Как видно из цитаты, «приемы точности» (отказ от пропусков, переводческих разъяснений непосредственно в тексте, поиска синонимов вместо повторяющегося у автора слова и т. п.) применяются для того, чтобы передать стиль писателя (вообще, слово «стиль» чрезвычайно важно в лексиконе Ланна); чтобы создать как можно более полное представление об авторе у читателя. «Когда мы называем формальный принцип точности перевода ключом к стилю оригинала, мы разумеем только, что никакой другой принцип не дает возможности в условиях иной языковой системы воссоздать стиль писателя, – пишет Лани и завершает статью теми же словами. – Какова бы ни была ценность нашего перевода “Записок”, мы руководились принципом: только точность перевода, конкретное значение которой мы пытались выше осветить, поможет читателю получить правильное представление о стиле любого из иноязычных писателей» [Там же, с. 157, 171].

Как ни поразительно это покажется, статья Ланна по многим позициям чрезвычайно созвучна ранним статьям Чуковского в брошюрах «Всемирной литературы» – несмотря на то что мы сейчас склонны воспринимать этих двух авторов как представителей враждебных лагерей. Для иллюстрации можно сравнить следующие положения Ланна и раннего Чуковского:

Чуковский, 1919

«…идеал нашей эпохи – научная, об’ективно-определимая точность, во всем, даже в мельчайших подробностях, и приблизительные переводы кажутся нам беззаконием».

Панн, 1939

«Едва ли не самым основным условием, которому должен удовлетворять современный художественный перевод, является точность перевода».

Чуковский, 1919

«Переводчик художественной прозы не фотографирует подлинник, а творчески воссоздает его».

Панн, 1939

«…неоспоримо, что понятие “точности перевода” есть наименее точное понятие. Буквальное его истолкование приводит к принципу калькирующего перевода (через кальку). Последовательно проводимый, этот принцип ведет зачастую к таким переводческим курьезам, которые слишком очевидны».

* _ИСХОДНЫЕ МАТЕРИАЛЫ_:
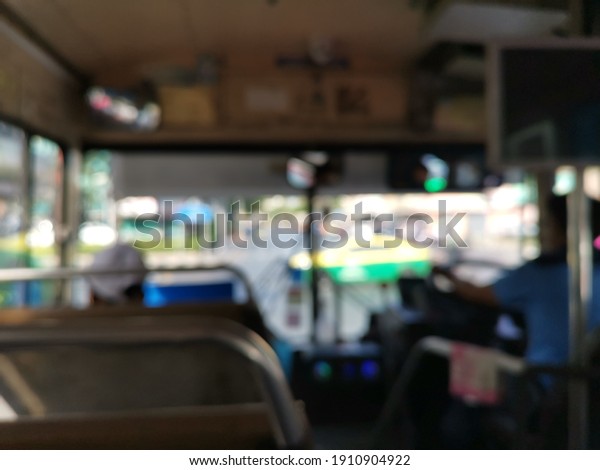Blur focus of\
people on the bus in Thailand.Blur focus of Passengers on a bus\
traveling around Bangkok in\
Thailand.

--

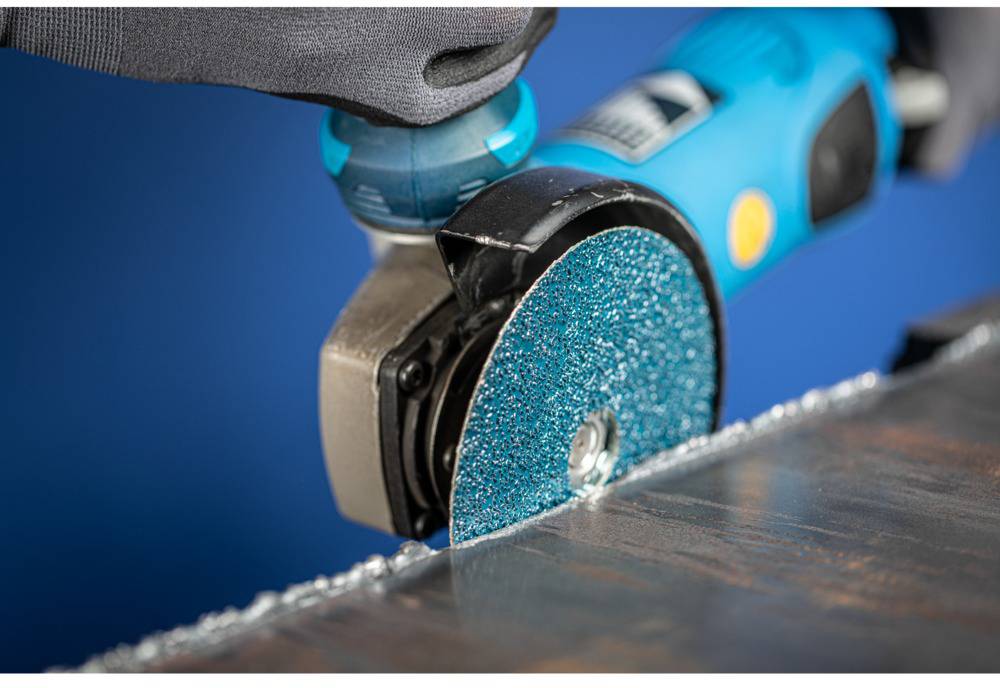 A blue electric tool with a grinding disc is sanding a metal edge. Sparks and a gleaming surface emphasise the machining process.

---

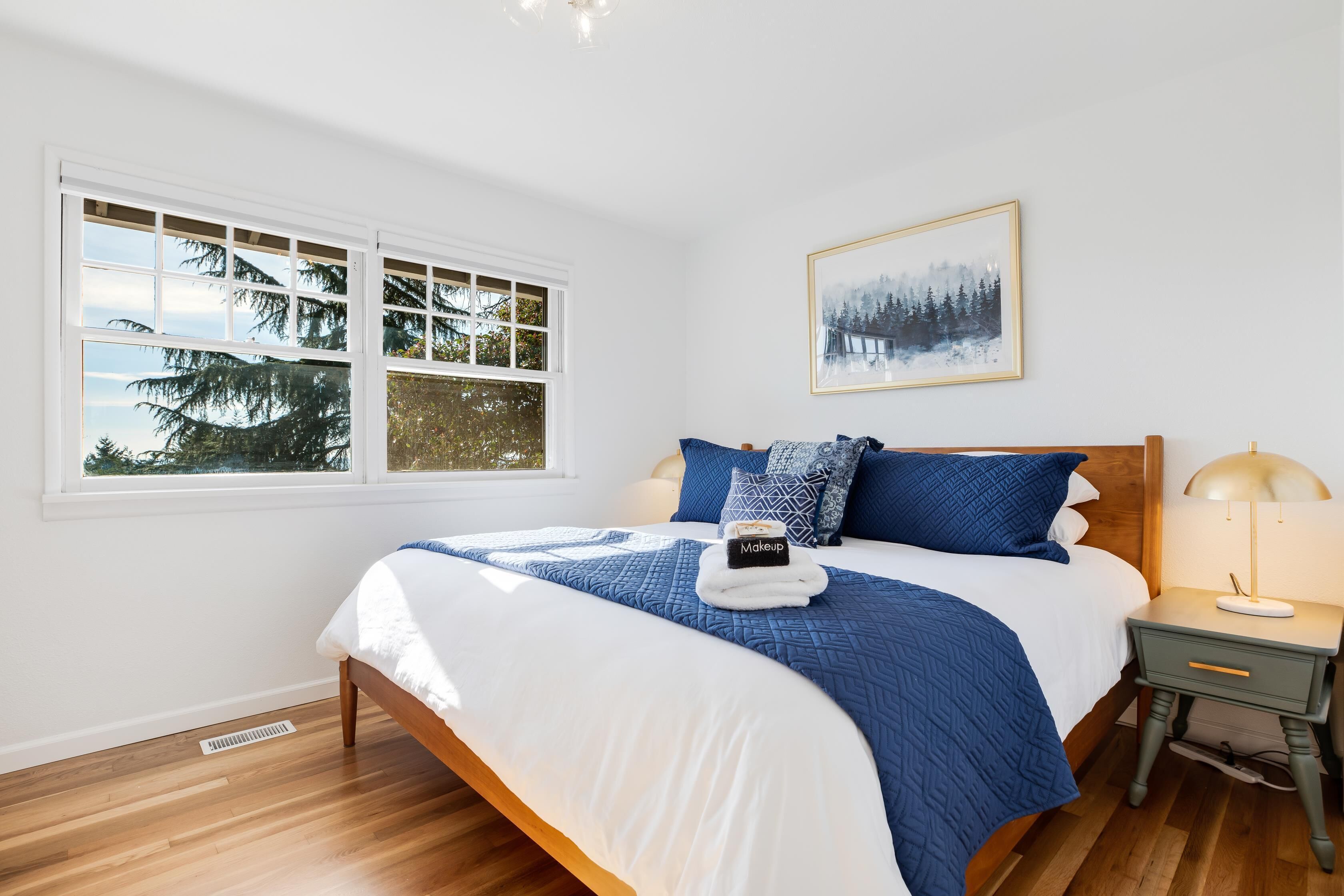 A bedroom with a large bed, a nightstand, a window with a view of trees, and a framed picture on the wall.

* _ЗАДАНИЕ A_: Определите, согласуются ли с отрывком о точности перевода следующие утверждения, и для каждого дайте ответ «да» или «нет», подкрепив его точной цитатой из отрывка. (i) Слово «стиль» занимает важное место в лексиконе Ланна. (ii) В 1919 году Чуковский считал приблизительные переводы допустимыми. (iii) Статья Ланна, по мнению автора, созвучна ранним статьям Чуковского лишь по немногим позициям.
* _ЗАДАНИЕ B_: Подхватите отрывок о точности перевода и продолжите его сразу после последнего приведенного предложения.

* _ОТВЕТ A_:
(i) Да: «слово „стиль“ чрезвычайно важно в лексиконе Ланна».
(ii) Нет: «приблизительные переводы кажутся нам беззаконием».
(iii) Нет: «статья Ланна по многим позициям чрезвычайно созвучна ранним статьям Чуковского».

* _ОТВЕТ B_:
Чуковский, 1919

«Одна из лучших переводчиц, М.А. Шишмарева, в своем отличном переводе романа “Наш Общий Друг” перевела одну фразу так:

“Вся их мебель, все их друзья, вся их прислуга, их серебро, их карета и сами они были с иголочки новыми”, – между тем, как в подлиннике сказано: “Их мебель была новая, все их друзья были новые, вся их прислуга была новая, их серебро было новое, их карета была новая, их сбруя была новая, их лошади были новые, их картины были новые, они сами были новые”.

Автору было угодно повторить одно и то же прилагательное при каждом из девяти существительных. Переводчица же, пренебрегшая этим настойчивым, девятикратным повторением, обеднила, обкарнала всю фразу и отняла у нее ритм».

Панн, 1939

«С особым вниманием переводчик должен следить повторы Дикенсом одних и тех же слов. Ни опускать повторов, ни заменять синонимами нельзя по той простой причине, что в “Записках” они почти всегда являются элементами выразительности, а иногда имеют существенное смысловое значение».

Чуковский, 1919

«Недопустимо, чтобы в повести, относящейся к тридцатым годам прошлого века, встречались такие типичные слова девяностых годов, как – “настроение”, “переживание”, “сверхчеловеческий” и т. д.»

Панн, 1937

«…те из субститутов, какие носили на себе явные знаки позднего происхождения (к примеру: “настроение”), надо решительно отвергнуть».

Чуковский, 1920

«Русские пословицы и поговорки едва ли естественны в устах у французов, англичан, итальянцев. Нужно стараться, по мере возможности, переводить иностранные пословицы и поговорки дословно, а не заменять их параллельными русскими. Если, напр., у Гейне сказано:

– Шпареная кошка боится кипящего котла,

нельзя переводить:

– Пуганая ворона и куста боится.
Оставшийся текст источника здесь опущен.